> _Source records_:
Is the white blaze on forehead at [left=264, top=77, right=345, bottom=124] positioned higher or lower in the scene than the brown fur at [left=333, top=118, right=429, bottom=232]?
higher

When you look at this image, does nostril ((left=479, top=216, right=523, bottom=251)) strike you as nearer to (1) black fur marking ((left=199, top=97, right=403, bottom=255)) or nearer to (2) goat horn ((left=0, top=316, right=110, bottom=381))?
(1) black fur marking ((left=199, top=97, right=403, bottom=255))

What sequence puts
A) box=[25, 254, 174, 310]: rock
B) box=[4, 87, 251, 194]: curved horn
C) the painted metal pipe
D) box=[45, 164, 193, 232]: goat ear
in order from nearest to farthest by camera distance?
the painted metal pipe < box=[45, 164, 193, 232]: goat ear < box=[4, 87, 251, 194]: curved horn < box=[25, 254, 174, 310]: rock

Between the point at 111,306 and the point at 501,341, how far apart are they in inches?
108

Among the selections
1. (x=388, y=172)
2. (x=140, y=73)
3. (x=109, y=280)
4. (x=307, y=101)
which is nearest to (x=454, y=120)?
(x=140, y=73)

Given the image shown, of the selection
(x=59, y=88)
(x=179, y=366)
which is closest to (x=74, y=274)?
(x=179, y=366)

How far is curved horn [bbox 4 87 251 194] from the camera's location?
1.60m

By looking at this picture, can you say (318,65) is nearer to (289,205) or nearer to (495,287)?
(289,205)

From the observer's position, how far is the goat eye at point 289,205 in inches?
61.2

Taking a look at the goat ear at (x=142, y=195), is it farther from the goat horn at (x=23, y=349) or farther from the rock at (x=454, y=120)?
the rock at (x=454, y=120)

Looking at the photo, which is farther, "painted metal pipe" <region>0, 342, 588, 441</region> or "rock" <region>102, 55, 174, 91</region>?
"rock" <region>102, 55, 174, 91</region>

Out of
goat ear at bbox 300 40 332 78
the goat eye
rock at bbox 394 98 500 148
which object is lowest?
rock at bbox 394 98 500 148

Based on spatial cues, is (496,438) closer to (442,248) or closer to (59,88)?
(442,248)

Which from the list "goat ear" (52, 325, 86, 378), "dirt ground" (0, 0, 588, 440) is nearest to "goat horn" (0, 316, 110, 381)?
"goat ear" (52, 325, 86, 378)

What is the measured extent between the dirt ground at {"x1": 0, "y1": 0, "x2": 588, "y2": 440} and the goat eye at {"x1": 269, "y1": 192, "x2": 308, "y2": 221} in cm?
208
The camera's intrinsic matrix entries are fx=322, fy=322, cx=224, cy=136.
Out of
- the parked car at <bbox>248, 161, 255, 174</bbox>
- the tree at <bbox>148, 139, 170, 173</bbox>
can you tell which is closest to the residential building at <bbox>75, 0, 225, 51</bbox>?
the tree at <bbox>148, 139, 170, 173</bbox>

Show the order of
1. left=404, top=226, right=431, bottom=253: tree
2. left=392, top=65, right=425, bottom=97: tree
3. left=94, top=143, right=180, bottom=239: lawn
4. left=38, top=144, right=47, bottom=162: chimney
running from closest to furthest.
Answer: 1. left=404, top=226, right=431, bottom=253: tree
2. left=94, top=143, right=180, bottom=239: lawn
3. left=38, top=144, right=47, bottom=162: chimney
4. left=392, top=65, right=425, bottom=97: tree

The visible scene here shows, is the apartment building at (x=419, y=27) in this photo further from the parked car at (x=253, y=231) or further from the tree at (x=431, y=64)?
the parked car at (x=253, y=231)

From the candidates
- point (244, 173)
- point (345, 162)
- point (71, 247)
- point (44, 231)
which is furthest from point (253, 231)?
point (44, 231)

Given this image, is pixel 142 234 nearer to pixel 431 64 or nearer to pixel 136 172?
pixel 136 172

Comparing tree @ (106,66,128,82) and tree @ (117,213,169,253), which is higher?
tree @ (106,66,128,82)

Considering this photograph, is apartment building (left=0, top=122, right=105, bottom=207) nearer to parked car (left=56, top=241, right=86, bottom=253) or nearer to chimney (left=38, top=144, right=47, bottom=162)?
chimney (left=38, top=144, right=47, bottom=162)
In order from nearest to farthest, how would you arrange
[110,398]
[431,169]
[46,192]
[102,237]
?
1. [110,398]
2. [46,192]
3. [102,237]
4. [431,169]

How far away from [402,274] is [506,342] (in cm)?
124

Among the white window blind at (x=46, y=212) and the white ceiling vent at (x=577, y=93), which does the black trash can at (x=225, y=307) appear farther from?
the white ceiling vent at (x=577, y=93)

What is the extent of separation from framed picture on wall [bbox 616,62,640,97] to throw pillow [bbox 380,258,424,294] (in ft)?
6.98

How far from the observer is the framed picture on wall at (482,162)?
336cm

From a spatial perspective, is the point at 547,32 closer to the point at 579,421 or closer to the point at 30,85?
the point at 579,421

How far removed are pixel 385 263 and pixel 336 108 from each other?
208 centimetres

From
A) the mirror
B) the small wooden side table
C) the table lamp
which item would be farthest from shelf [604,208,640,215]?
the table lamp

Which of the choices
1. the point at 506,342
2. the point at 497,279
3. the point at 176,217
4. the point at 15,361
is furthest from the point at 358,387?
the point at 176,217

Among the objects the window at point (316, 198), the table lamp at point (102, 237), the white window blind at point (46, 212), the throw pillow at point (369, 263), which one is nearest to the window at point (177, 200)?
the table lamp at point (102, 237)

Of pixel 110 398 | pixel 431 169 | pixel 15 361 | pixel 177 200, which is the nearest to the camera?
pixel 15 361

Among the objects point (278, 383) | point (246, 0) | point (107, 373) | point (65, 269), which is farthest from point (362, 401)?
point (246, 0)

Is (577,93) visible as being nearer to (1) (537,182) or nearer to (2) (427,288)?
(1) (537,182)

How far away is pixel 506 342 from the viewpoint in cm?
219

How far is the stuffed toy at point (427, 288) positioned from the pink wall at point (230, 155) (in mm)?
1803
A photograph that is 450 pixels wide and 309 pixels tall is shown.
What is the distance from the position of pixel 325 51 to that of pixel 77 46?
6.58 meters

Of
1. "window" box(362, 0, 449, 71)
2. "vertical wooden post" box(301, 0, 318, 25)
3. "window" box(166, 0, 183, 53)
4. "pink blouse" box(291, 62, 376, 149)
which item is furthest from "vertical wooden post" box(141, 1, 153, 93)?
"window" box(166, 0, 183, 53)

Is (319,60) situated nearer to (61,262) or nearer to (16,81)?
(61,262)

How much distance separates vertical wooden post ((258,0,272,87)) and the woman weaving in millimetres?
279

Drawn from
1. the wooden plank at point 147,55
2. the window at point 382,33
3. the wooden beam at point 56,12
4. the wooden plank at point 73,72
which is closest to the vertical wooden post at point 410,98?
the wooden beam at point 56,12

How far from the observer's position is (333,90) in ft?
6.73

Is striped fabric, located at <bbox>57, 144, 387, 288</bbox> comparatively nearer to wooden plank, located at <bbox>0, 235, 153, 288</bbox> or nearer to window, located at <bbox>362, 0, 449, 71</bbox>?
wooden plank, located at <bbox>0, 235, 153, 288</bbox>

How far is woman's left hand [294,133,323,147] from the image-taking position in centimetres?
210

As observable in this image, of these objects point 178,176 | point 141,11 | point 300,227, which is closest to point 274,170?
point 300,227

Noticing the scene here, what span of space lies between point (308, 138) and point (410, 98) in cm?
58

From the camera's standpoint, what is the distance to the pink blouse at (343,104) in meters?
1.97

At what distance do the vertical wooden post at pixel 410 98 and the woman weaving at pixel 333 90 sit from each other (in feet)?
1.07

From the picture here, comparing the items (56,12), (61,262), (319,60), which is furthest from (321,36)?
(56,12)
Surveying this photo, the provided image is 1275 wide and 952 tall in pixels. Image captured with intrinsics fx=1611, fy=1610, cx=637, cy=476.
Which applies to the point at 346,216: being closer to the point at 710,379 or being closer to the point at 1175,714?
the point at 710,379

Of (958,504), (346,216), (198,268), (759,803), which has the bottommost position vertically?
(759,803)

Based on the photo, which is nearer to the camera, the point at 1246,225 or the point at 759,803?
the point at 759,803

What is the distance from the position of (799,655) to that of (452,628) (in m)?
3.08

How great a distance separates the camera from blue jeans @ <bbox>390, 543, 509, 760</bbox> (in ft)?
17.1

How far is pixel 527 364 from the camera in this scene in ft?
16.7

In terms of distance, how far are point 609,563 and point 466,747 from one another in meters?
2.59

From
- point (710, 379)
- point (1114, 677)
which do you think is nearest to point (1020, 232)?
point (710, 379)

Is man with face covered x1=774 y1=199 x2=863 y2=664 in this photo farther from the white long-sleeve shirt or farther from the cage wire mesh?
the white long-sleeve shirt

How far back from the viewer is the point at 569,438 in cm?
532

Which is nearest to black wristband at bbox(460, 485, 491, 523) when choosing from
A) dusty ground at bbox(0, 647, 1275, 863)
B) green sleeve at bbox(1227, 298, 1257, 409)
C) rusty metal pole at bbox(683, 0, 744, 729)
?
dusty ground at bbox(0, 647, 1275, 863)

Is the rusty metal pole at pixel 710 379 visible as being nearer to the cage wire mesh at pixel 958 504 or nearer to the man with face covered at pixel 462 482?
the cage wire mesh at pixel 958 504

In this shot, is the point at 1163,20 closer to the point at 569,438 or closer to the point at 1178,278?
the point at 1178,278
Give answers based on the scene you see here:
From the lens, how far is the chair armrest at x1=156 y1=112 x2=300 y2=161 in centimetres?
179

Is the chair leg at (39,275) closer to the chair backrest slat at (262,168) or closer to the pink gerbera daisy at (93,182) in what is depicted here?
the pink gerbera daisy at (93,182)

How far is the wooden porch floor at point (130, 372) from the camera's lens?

> _TASK REQUIREMENTS_:
Copy the lines of the entries above word for word, from the first line through the line containing "the painted metal pipe <", with both ends included.

> _COMPLETED TASK_:
Is the white blaze on forehead at [left=264, top=77, right=345, bottom=124] positioned higher or lower in the scene than the brown fur at [left=333, top=118, right=429, bottom=232]?
higher

When you look at this image, does nostril ((left=479, top=216, right=523, bottom=251)) strike you as nearer to (1) black fur marking ((left=199, top=97, right=403, bottom=255)) or nearer to (2) goat horn ((left=0, top=316, right=110, bottom=381))?
(1) black fur marking ((left=199, top=97, right=403, bottom=255))

What sequence puts
A) box=[25, 254, 174, 310]: rock
B) box=[4, 87, 251, 194]: curved horn
C) the painted metal pipe
D) box=[45, 164, 193, 232]: goat ear
in order from nearest to farthest by camera distance?
the painted metal pipe < box=[45, 164, 193, 232]: goat ear < box=[4, 87, 251, 194]: curved horn < box=[25, 254, 174, 310]: rock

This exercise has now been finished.